The question obviously is in terms of landing an interview as opposed to the role - in terms of getting the interview it makes some difference, particularly if your program has a good reputation. At least if there are useful recruiters in your area it can help, but networking can patch up any shortfalls. It helps to show a general discipline - it's more about 'not getting mediocre grades', not flaking out and dropping off etc than the specifics.

HOWEVER, with the hire itself the danger is learning the material but not getting the idea in general. I work in a non-finance field and this is important too - it's amazing how basic questions like 'what if those model assumptions break down' or basic changes to their pretty models or algorithms stump some top of the class graduates. The excuse 'they have no experience' isn't good enough as often the mistake they are making is common sense based to a comical degree and/or another graduate with less experience shows common sense and nails it. In the end giving the impression you will hit the ground running is the clincher - at that stage your grades won't matter a damn.

My advice would be to continue on with the studies, but once in a while get the head out of the books, away from the programming and talk to practitioners about what models they use. And talk to non-quants too. And network once in a while.
 
Hi,
Thanks for all the replies. I am getting the general consensus is that if you are at a good program then I should practice interviewing skills/ and develop a stronger skillset in general.

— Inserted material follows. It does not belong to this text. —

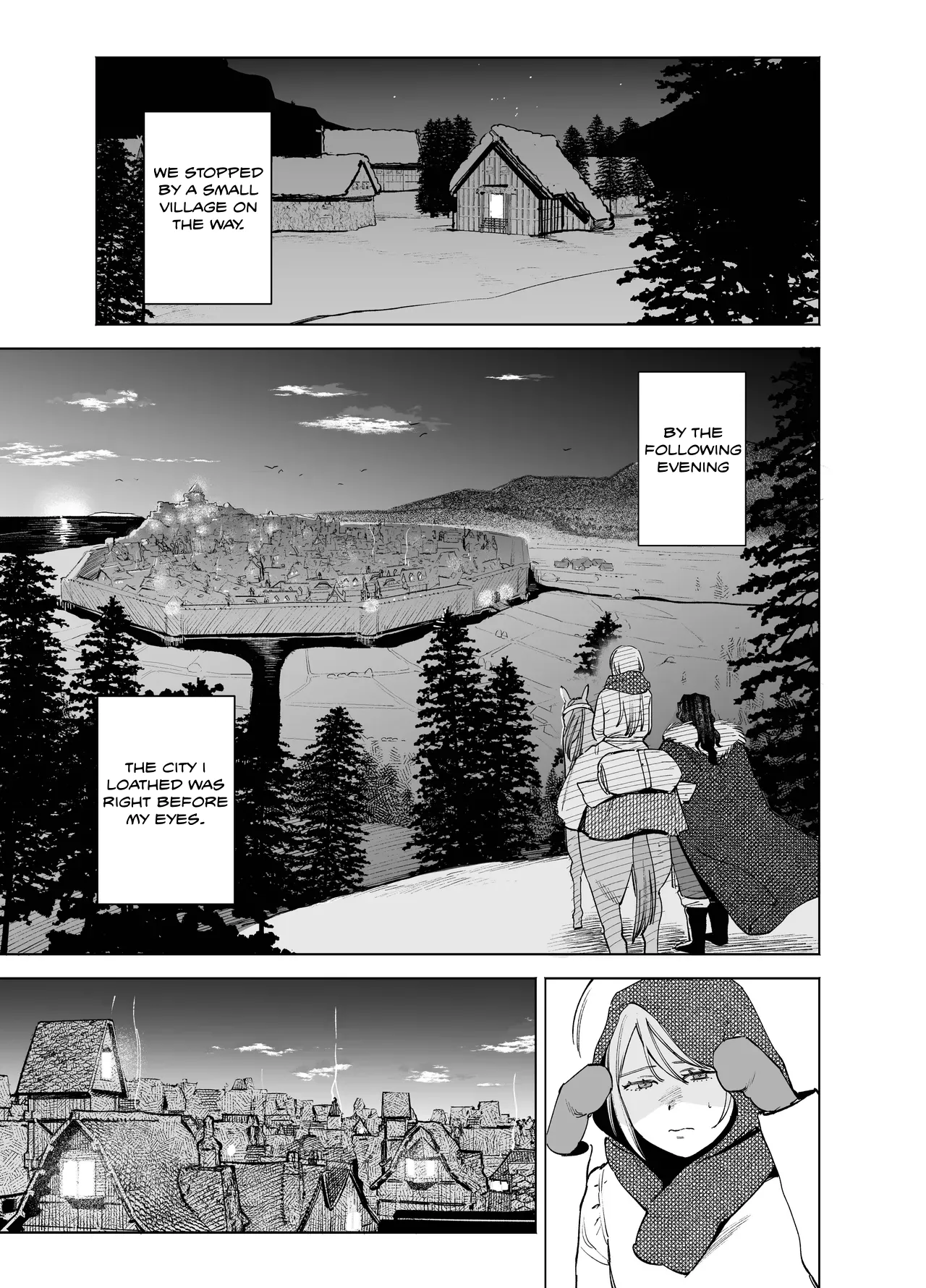 Maiden: Spring ~The Former Knight and Prostitute~ — preview page 13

In my case, I want to transition from a quant risk (I don't use C++, only VBA, Matlab and sql) job in insurance to a trading role. I am going to a pretty highly ranked program, and I am thinking of starting to build my own simple trading strategies on Python/R (I don't expect to make anything groundbreaking), would that be helpful in terms of interviews or will I still be overlooked by someone in the program who lets say already has worked for a major prop shop?

In essence, I am trying to see what I can do before the program to maximize my chance of getting a FO trading role after the program.
 
Last edited:
Hi,
Thanks for all the replies. I am getting the general consensus is that if you are at a good program then I should practice interviewing skills/ and develop a stronger skillset in general.

In my case, I want to transition from a quant risk (I don't use C++, only VBA, Matlab and sql) job in insurance to a trading role. I am going to a pretty highly ranked program, and I am thinking of starting to build my own simple trading strategies on Python/R (I don't expect to make anything groundbreaking), would that be helpful in terms of interviews or will I still be overlooked by someone in the program who lets say already has worked for a major prop shop?

In essence, I am trying to see what I can do before the program to maximize my chance of getting a FO trading role after the program.

Is the Rotman trading competition prestigious at all? I believe the Baruch guys who win it often end up going into trading roles. Perhaps that's a good thing to have to prove your interest and prowess in trading.
 
Is the Rotman trading competition prestigious at all? I believe the Baruch guys who win it often end up going into trading roles. Perhaps that's a good thing to have to prove your interest and prowess in trading.
I don't know about prestige but it sounds interesting and pretty fun, plus all the major grad schools participate in it, so if anything you might learn something/help with interviews and etc.